» **TASK**
Write out, word for word, only the lines from the one with "A: Sequence-level." to the end of the data below.

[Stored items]
------------

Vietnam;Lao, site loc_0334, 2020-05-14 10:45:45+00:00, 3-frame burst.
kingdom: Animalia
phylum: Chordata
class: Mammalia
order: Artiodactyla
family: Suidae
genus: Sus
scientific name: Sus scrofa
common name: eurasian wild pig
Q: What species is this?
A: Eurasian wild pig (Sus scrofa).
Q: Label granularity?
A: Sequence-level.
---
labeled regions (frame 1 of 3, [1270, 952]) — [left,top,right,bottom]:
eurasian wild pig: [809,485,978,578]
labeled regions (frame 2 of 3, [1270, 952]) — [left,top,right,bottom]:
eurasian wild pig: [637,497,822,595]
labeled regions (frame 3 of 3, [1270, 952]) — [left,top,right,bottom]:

------------

» **WORKED SOLUTION**
A: Sequence-level.
---
labeled regions (frame 1 of 3, [1270, 952]) — [left,top,right,bottom]:
eurasian wild pig: [809,485,978,578]
labeled regions (frame 2 of 3, [1270, 952]) — [left,top,right,bottom]:
eurasian wild pig: [637,497,822,595]
labeled regions (frame 3 of 3, [1270, 952]) — [left,top,right,bottom]:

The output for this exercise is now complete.